Весь день прошел в смутном ожидании. Конечно — возможно, мне это просто приснилось, но почему-то в это верилось мало. С другой стороны, это мог быть мой однофамилец-тезка… полный… дурак… я… Потому как прекрасно понимаю, что шансов на это очень и очень мало. Ничтожно. Микроскопически. Работал я «спустя рукава», чуть крупный дефект не прозевал. И все думал, думал, думал…
А Дай-рупь встретился после работы в магазине. Причем паче чаяния он вежливо поздоровался, осведомился о состоянии душа и пообещал зайти с профилактикой через пару дней.
— Вы не серчайте на меня, Олег Геннадьевич. Работа нервная, с людями, а люди у нас сами знаете, какие бывают. Как эти…. Как чудовища морские, во… Лохнесские эти… вурадалаки… или хто там плавает в болоте ихнем?!
Я, естественно, вежливо ответил в стиле «да что вы, все совершенно замечательно» и поблагодарил за беспокойство о многострадальном душе. Про съемки так и не спросил. Наглости не хватило.
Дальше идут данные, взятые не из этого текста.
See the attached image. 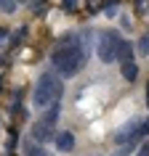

Часы показывали половину первого. Пора. Я неуверенно взял пульт в руки, чуть помедлил, но все же включил телевизор. На том самом канале кроме привычных «черных мошек» ничего не было. Совсем. Чего и следовало ожидать…. В общем-то. Но почему-то стало очень грустно и немного тоскливо. Только сейчас я понял, что все же очень надеялся на чудо. Потому как мало чудес осталось на свете. До безобразия мало.
Тяжело вздохнув, я повернулся назад и… столкнулся глазами с тем самым парнем-ведущим. Уже знакомая студия готовилась к съемкам передачи. Суетились техники с камерами, какая-то женщина несла внушительного вида коробку. Невысокий человечек, похожий немного на французского комика Луи де Фюнеса, раскладывал на столе какие-то бумаги.